The entire ignition coil is just a step up transformer with a turns ratio of about 100:1. Thus those hundred volt spikes on the input get stepped up to 10,000 volts or more at the spark plug. But notice that the frequencies here are really high. The ringing waveform detail shows a main frequency content of about 30 KHz.

Originally Posted by jessieherrera
....I am curious though to how this will start a fire? Please explain to me the danger in doing this as I may be missing something.....
The ignition coil primary is just a coiled up short length of wire to ground. In your post you correctly quoted the resistance of this length of wire to be between 0.3 ohms and 1.0 ohms. Lets take 0.3 ohms: If you were to apply 12.6 volts DC from a battery to this short piece of wire the current draw would be:

Current in amps = 12.6 volts divided by 0.3 ohms

That's 42 amps!!! (The above formula is Ohm's law BTW).

To calculate how much power will be dissipated by that tiny little ignition coil:

Power in watts = voltage (in volts) times the current (in amps)

That would be 529 watts!!!

When you hook up an external battery it is not likely to have a fuse in line, so there is no protection at all from such massive current flow. This is why I raised the possibility of fire.

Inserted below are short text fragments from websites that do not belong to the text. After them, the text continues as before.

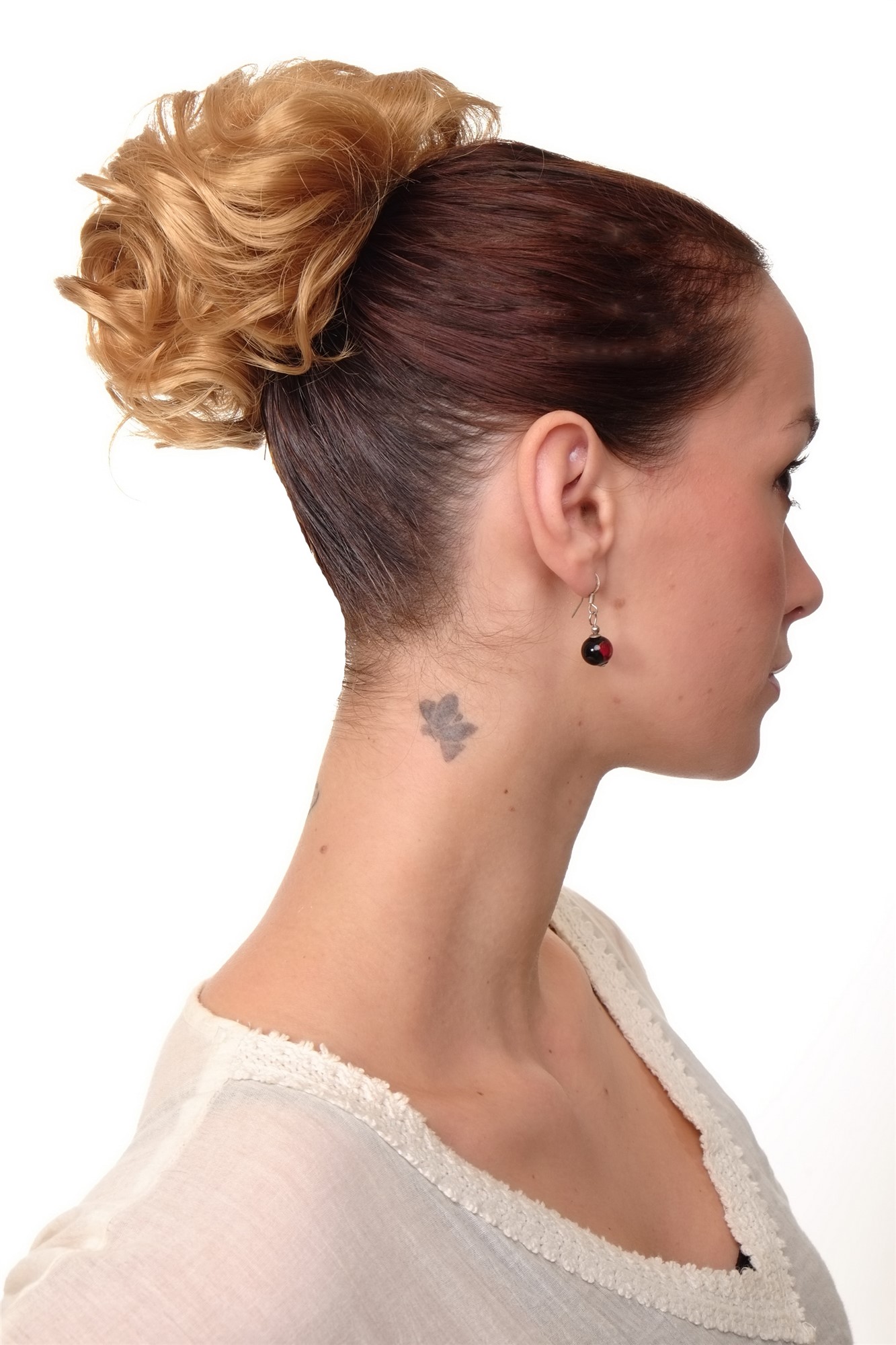 Dutt Haarknoten 60er lockig blond Modell: NHA-004A, Ansicht 3, WIG ME UP: Ihr Perücken Online Shop lockiger Dutt Haarteil Goldblond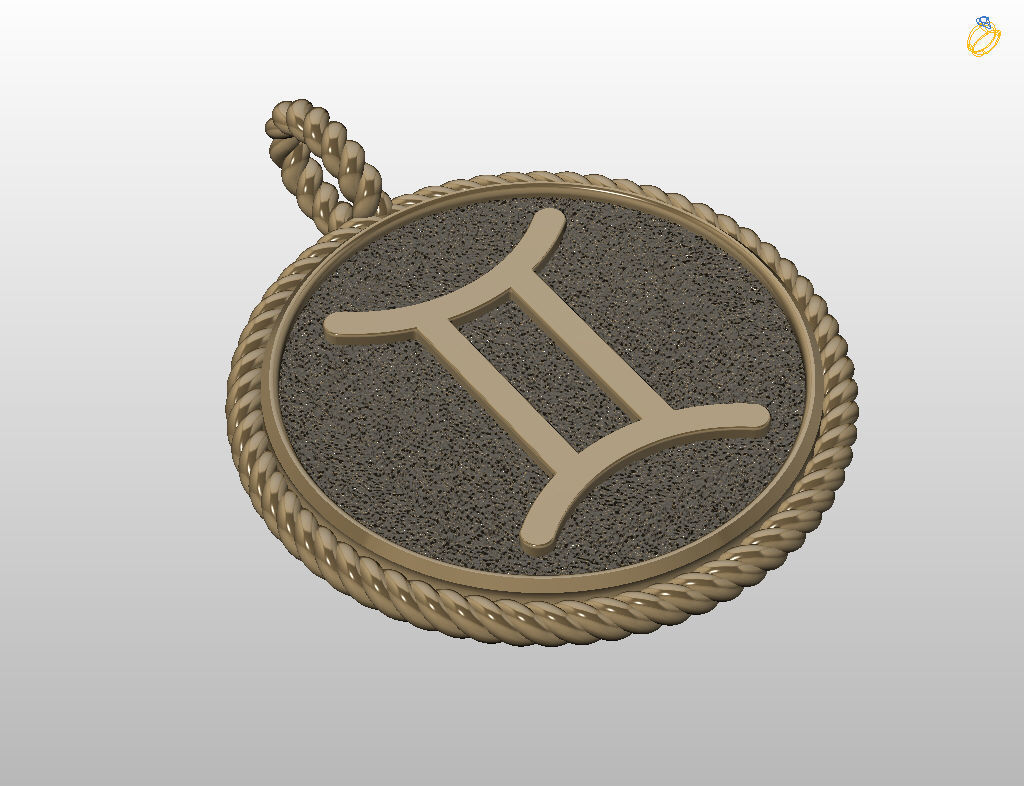 Gemini Zodiac Sign Pendant 3D print model_22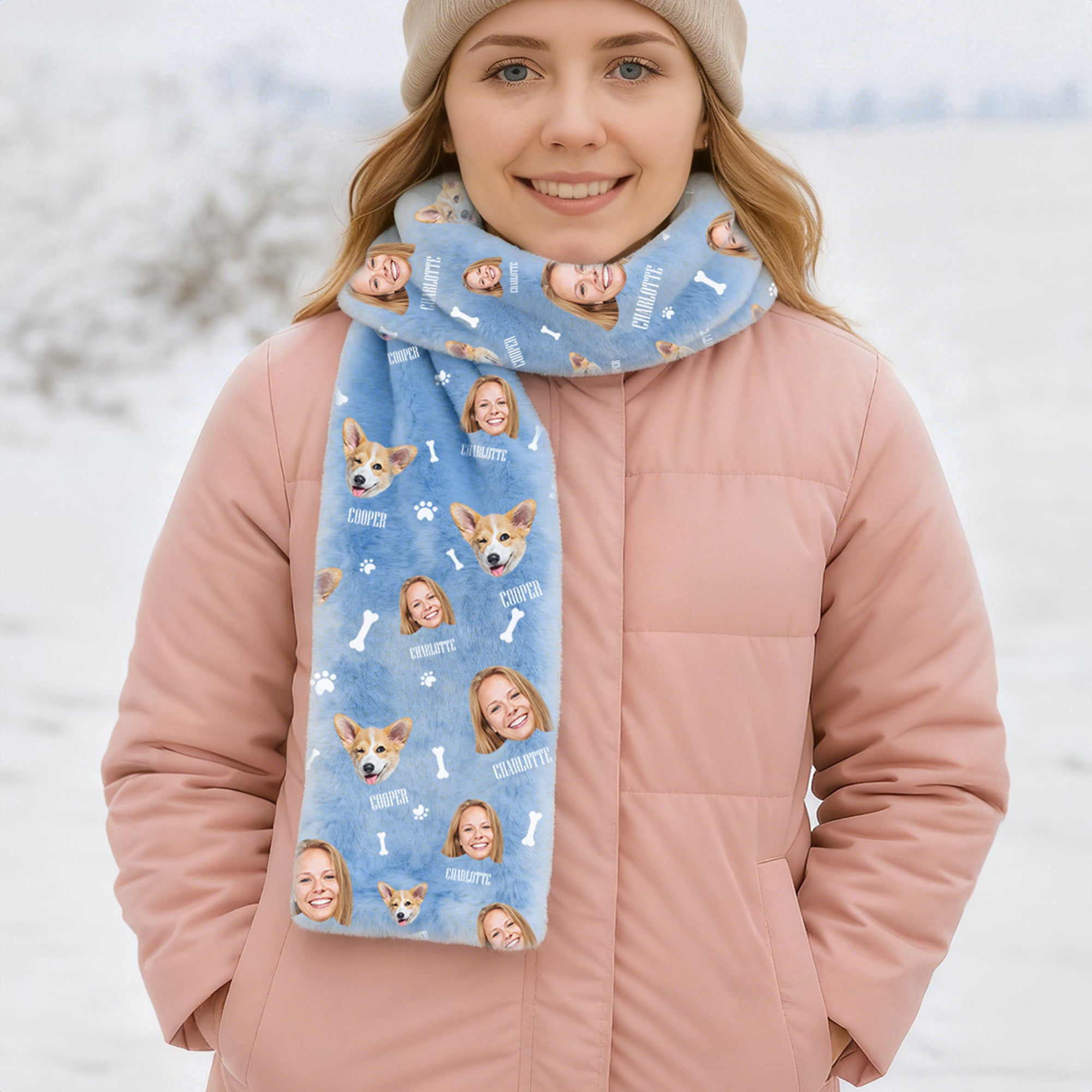 Personalizada Funny Face Foto Nombre Multicolor Suave Bufanda de Franela Accesorios de Invierno Aniversario Cumpleaños Regalo para Mujeres Hombres Amantes de las Mascotas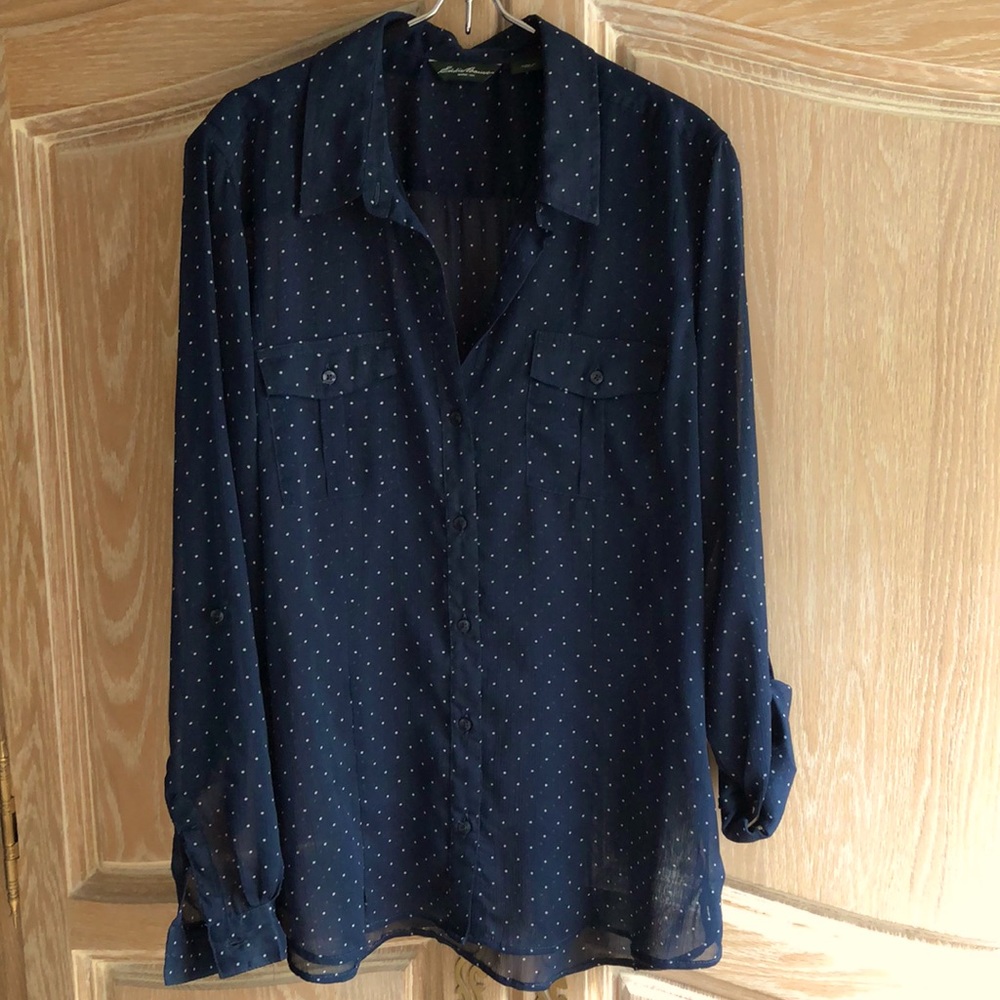 Eddie Bauer Navy polka dotted blouse size large.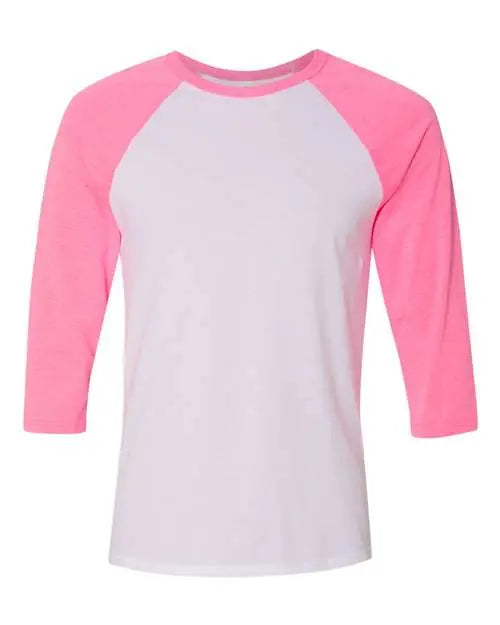 BELLA + CANVAS - Three-Quarter Sleeve Baseball Tee - S - 3200 BELLA + CANVAS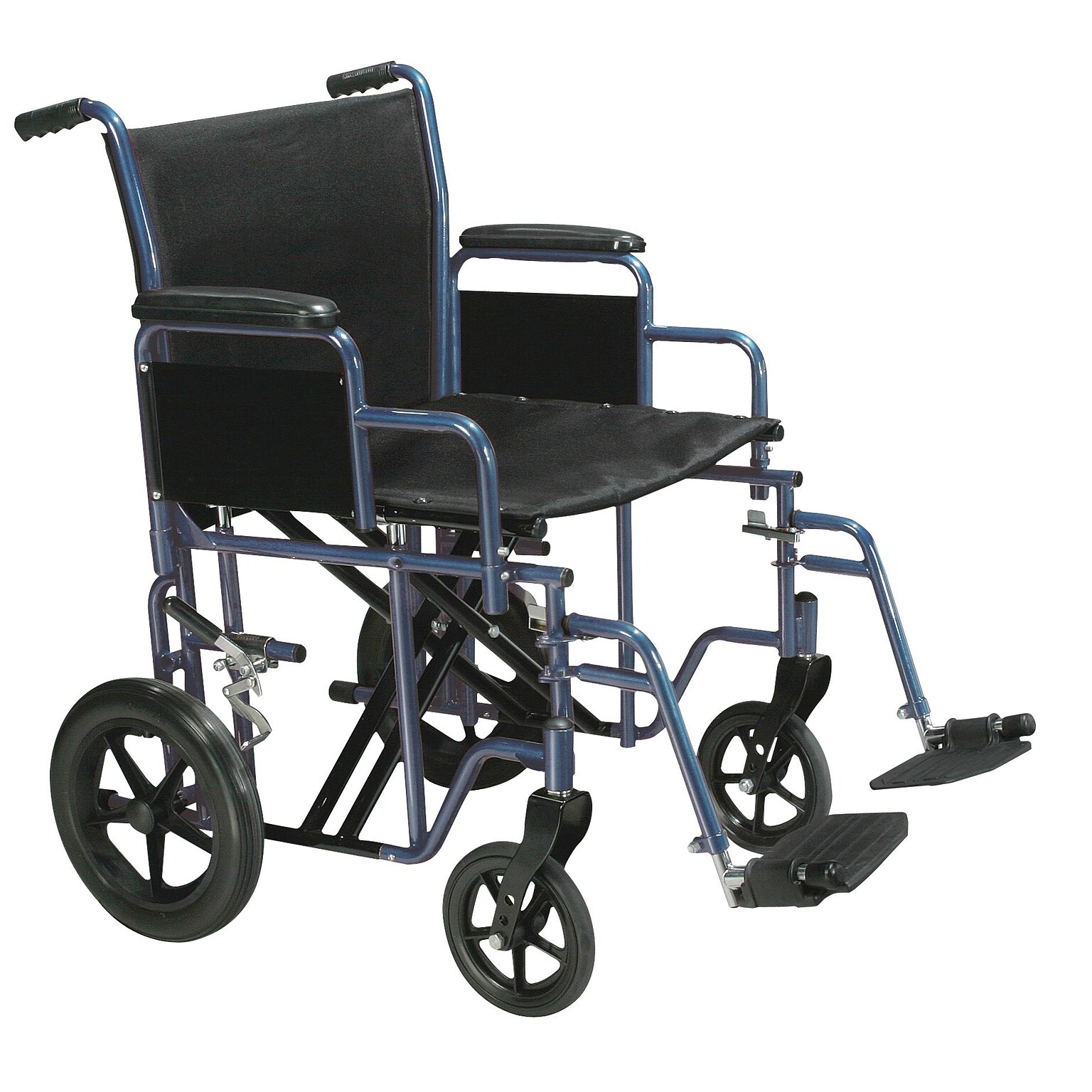 Drive Medical Bariatric Heavy Duty Transport Wheelchair with Swing Away Footrest 22 Seat Blue (BTR22-B)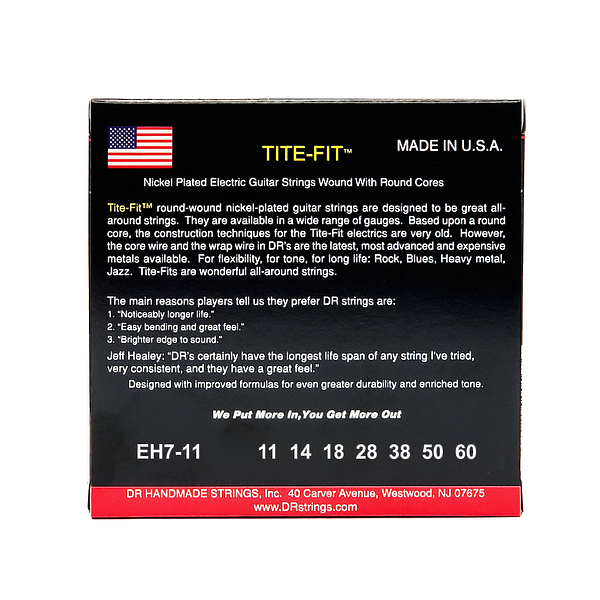 Струны для электрогитары DR EH7-11 артикул 333031Si-1 фото 3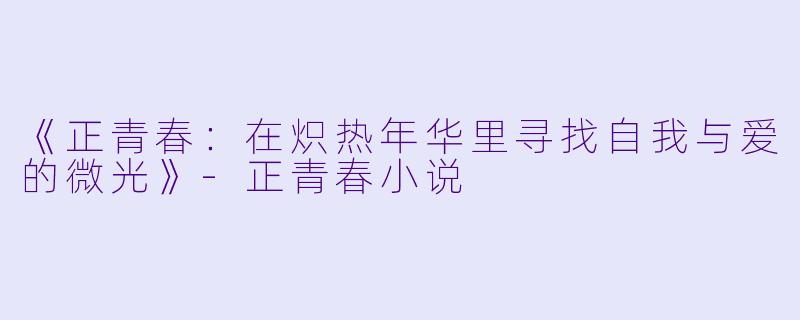 《正青春：在炽热年华里寻找自我与爱的微光》-正青春小说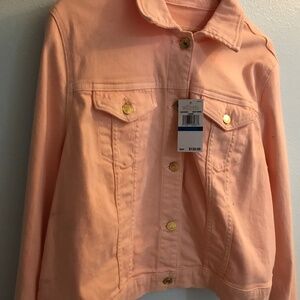 Coral colored women’s jeans jacket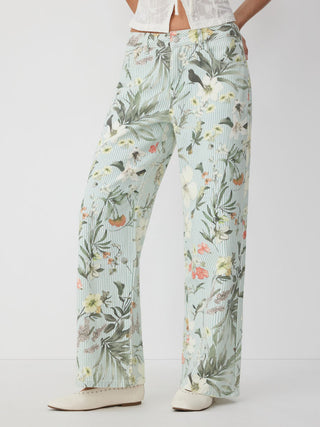 Denim Low Rise Striped Floral Graphic Asymmetrical Metal Detail Wide Leg Jeans
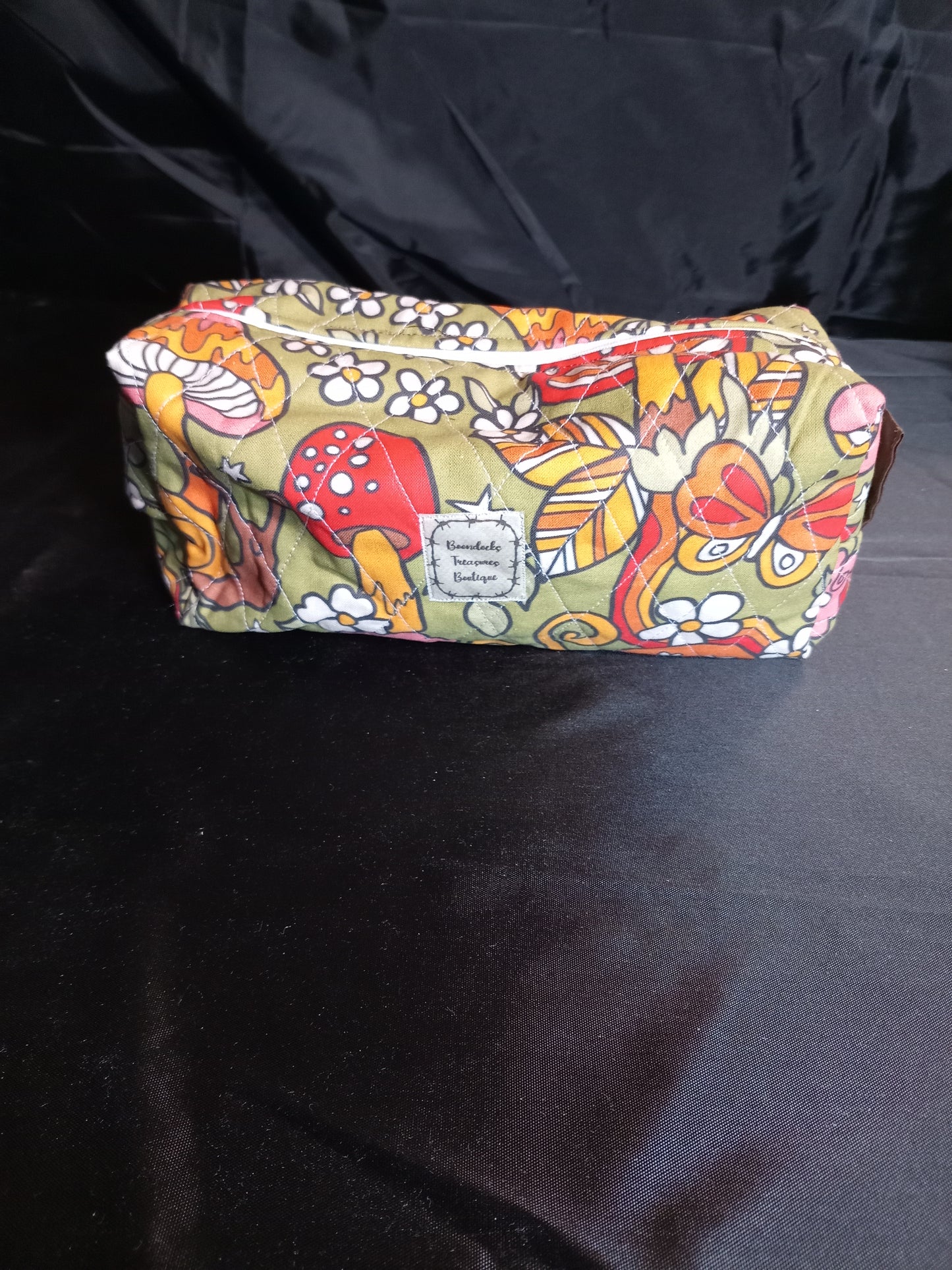 Handmade Quilted Multi-purpose Bag – 1970s vibe-"Mushrooms + Snails" Print- One-of-a-Kind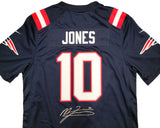 PATRIOTS MAC JONES AUTOGRAPHED BLUE NIKE GAMEDAY JERSEY SIZE L BECKETT QR 202967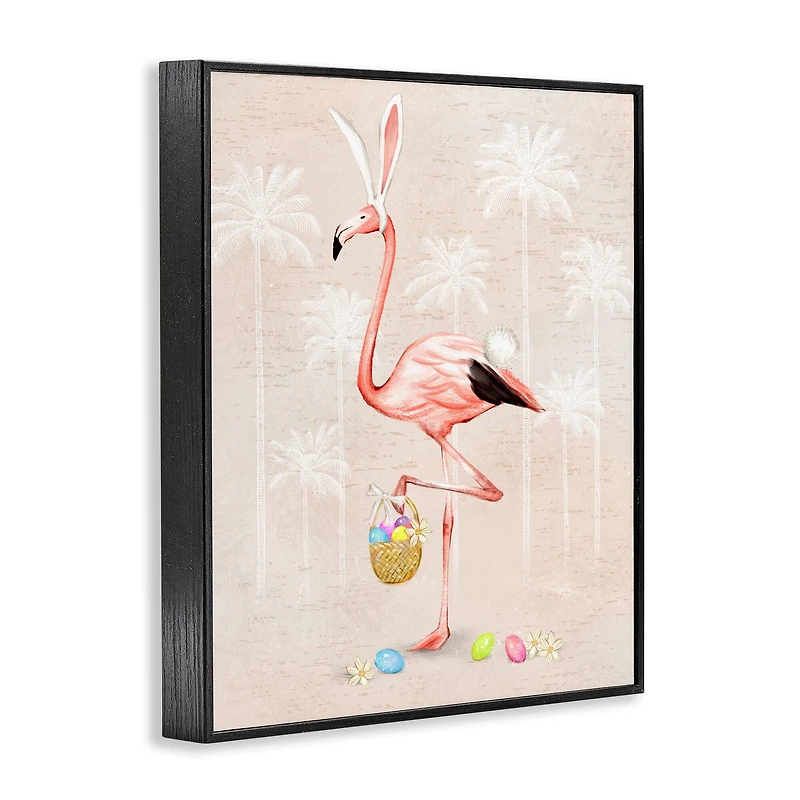 Stupell Industries Easter Flamingo Pink Bird Egg Hunt Basket Framed Giclee Art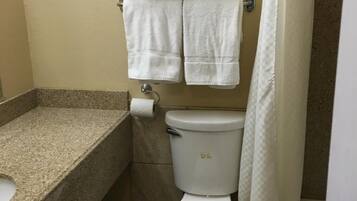 Combined shower/tub, hair dryer, towels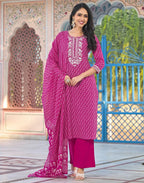 Viscose Rayon Embroidered Straight 3 Piece Kurta Set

I hear this claim about 12 volts on the ignition coil primary a lot, and I often wonder where it comes from. The only thing I can think of is the old Kettering style ignition system on cars from the early 1970's and before. In this system 12 volts was applied to one side of the ignition coil primary and the other side was grounded through a cam driven set of 'points' (basically a switch) in the distributor. The points only briefly applied 12 volts to the ignition coil and then opened back up. A condenser (i.e. a capacitor) across the points then formed a series resonant circuit with the inductance of the coil primary which would then ring at 30 KHz or so. Even though 12 volts was applied to the coil primary it was being switched on and off so rapidly that you could consider this to be an AC waveform, and the inductance of the primary limited the current.